Direct Boundary Matching: A Bound-State Technique for Nuclear Scattering with Lagrange-Legendre Functions
Jin Lei
TL;DR
Direct boundary matching (DBMM) reframes nuclear scattering as a bound-state problem on a finite interval using a $L^2$-convergent $Lagrange$-$Legendre$ basis, embedding the outgoing-wave boundary condition in the last row of the matrix. This real-space approach avoids Bloch operators and two-step R-matrix matching, yielding scattering observables directly from a single solve. The formalism naturally extends to $n_c$ coupled channels via a block-matrix structure that differentiates the entrance channel through an effective source potential. Benchmarking proton+$^{12}$C scattering at $E_{lab}=30$ MeV against Numerov shows exceptional agreement for the S-matrix elements across partial waves, with $|S_\ell|$ and phase matching to within $2.5\times 10^{-5}$ and $0.01^\circ$, respectively.
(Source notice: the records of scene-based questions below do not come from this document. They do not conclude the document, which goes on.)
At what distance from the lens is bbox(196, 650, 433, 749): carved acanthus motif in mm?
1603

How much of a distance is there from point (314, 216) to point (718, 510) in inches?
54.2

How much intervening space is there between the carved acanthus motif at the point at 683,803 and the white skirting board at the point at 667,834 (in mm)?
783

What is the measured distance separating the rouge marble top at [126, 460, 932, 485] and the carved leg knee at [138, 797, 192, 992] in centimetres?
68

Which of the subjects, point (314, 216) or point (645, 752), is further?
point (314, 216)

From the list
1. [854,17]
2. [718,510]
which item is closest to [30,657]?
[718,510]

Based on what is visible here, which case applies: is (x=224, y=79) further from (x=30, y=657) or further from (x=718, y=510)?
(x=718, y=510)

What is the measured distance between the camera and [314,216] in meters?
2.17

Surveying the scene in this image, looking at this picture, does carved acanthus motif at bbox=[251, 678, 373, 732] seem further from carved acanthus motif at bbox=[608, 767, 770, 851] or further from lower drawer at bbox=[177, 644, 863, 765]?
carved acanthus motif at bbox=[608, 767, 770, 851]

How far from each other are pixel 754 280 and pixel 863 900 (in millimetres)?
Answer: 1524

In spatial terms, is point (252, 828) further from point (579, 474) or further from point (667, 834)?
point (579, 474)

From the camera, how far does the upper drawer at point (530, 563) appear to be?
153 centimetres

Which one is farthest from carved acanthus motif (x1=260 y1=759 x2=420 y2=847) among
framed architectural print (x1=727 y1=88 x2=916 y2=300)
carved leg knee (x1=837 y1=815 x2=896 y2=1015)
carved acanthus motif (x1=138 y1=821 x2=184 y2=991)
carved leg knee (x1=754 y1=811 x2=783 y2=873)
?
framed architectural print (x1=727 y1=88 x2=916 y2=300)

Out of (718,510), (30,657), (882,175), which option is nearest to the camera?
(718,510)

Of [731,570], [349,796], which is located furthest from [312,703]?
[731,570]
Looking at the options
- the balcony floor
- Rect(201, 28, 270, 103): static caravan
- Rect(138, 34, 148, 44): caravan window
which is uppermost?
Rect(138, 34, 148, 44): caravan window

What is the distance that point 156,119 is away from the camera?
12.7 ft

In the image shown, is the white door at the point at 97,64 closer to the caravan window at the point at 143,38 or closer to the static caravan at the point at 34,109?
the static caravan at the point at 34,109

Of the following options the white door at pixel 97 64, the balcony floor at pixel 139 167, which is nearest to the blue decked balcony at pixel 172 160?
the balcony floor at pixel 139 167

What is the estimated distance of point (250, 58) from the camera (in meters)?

Implemented in SLAM.jl, DBMM offers conceptual clarity, straightforward implementation, and potential for CDCC and unified structure-reaction calculations.
Abstract
I present a direct boundary matching method (DBMM) for solving nuclear scattering problems using Lagrange-Legendre basis functions. This approach belongs to the family of bound-state techniques for the continuum, reformulating scattering problems into a localized, square-integrable ($L^2$) representation. The key feature is the direct incorporation of the outgoing wave boundary condition into the last row of the matrix equation, eliminating the need for Bloch operators and two-step matching procedures required in traditional R-matrix methods. Unlike the complex scaling method that rotates coordinates into the complex plane, DBMM operates entirely in real coordinate space. The formalism is extended to coupled-channel problems, where the wave function decomposition naturally leads to an effective source potential that distinguishes between the entrance channel and other channels. Benchmark calculations for p~+~$^{12}$C scattering demonstrate excellent agreement with the Numerov integration method.